# Coupled ODEs

1. Jul 14, 2007

Hi,

Can anyone plz tell me how to go about solving this system of coupled ODEs.?

1) (-)(lambda) + vH''' = -2HH' +(H')^2 - G^2
2) vG'' = 2H'G - 2G'H

lambda and v are constants.
And the boundary conditions given are
H(0) = H(d) = 0
H'(0) = omega * ( c1 * H''(0) + c2 * H'''(0) )
G(0) = omega * ( 1 + c1*G'(0) + c2*G''(0) )
H'(d) = omega * ( c3 * H''(d) + c4 * H'''(d) )
G(d) = omega * ( c3 * G'(d) + c4 * G''(d) )
... c1,c2,c3,c4,omega are constants

2. Jul 14, 2007

### Pseudo Statistic

Ouch. This should probably be tidied up..
Is this what you meant? :D
$$-\lambda + v\frac{d^3 H}{dt^3} = -2H\frac{dH}{dt} + (\frac{dH}{dt})^2 - G^2$$
$$v\frac{d^2 G}{dt^2} = 2\frac{dH}{dt}G - 2\frac{dG}{dt}H$$

3. Jul 14, 2007

Yep,thats right:)

4. Jul 14, 2007

### HallsofIvy

Wicked!

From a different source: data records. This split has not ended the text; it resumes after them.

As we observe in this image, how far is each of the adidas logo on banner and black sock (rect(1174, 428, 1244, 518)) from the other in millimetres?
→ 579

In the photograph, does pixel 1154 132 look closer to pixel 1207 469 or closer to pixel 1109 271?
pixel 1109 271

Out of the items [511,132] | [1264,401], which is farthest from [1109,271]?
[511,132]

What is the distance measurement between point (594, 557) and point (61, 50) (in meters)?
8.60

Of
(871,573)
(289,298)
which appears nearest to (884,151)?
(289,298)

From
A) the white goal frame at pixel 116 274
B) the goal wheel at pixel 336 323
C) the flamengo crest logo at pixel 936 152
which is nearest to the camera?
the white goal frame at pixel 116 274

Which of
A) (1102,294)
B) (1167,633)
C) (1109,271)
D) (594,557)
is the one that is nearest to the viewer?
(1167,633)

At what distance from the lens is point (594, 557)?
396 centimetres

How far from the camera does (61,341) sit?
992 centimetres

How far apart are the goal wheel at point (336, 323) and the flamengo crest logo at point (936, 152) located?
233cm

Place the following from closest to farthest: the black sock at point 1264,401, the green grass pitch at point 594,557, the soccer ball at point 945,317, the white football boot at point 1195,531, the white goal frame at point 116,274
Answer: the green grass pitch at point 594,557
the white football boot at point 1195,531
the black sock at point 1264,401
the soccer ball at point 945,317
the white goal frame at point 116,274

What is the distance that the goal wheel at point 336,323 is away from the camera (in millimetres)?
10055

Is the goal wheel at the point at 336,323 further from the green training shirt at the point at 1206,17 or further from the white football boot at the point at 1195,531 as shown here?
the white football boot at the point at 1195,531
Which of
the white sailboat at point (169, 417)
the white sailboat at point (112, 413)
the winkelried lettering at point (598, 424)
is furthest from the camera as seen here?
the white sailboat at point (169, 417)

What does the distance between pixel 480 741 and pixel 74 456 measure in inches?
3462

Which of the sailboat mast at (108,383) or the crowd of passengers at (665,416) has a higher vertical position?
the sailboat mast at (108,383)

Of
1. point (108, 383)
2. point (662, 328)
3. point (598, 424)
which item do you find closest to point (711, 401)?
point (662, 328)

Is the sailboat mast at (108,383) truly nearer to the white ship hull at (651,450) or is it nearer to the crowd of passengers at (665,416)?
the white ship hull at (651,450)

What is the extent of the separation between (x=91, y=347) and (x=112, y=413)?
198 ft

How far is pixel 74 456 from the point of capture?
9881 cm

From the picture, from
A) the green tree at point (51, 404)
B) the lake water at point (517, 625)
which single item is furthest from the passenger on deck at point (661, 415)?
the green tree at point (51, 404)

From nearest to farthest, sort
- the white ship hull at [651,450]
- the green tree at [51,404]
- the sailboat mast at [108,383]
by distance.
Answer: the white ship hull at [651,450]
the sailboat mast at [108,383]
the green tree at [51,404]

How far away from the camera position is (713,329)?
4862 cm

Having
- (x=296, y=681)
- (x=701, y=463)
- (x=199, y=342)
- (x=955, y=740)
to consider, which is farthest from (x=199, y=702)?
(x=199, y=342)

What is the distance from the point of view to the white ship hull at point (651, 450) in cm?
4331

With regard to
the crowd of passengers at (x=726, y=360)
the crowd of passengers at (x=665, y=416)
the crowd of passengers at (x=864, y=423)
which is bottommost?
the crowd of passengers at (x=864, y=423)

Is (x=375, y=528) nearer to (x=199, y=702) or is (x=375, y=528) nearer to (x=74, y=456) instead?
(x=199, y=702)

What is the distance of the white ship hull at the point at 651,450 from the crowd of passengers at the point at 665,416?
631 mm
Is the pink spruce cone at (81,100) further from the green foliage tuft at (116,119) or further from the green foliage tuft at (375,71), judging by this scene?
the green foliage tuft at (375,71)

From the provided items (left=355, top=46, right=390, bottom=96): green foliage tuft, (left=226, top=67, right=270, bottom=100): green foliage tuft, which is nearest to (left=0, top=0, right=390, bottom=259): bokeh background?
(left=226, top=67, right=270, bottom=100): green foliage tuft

That can be reduced to a single 6th order equation or a 6 by 6 first order system.

5. Jul 16, 2007

Oh..How do we do it? It would also be great if you could suggest me some good book that would help me with such problems.Thanks:)

6. Jul 16, 2007

### siddharth

Just substitute the value for $$\frac{dH}{dt}$$ and then $$\frac{d^3H}{dt^3}$$ (by diff twice) from the second equation to the first.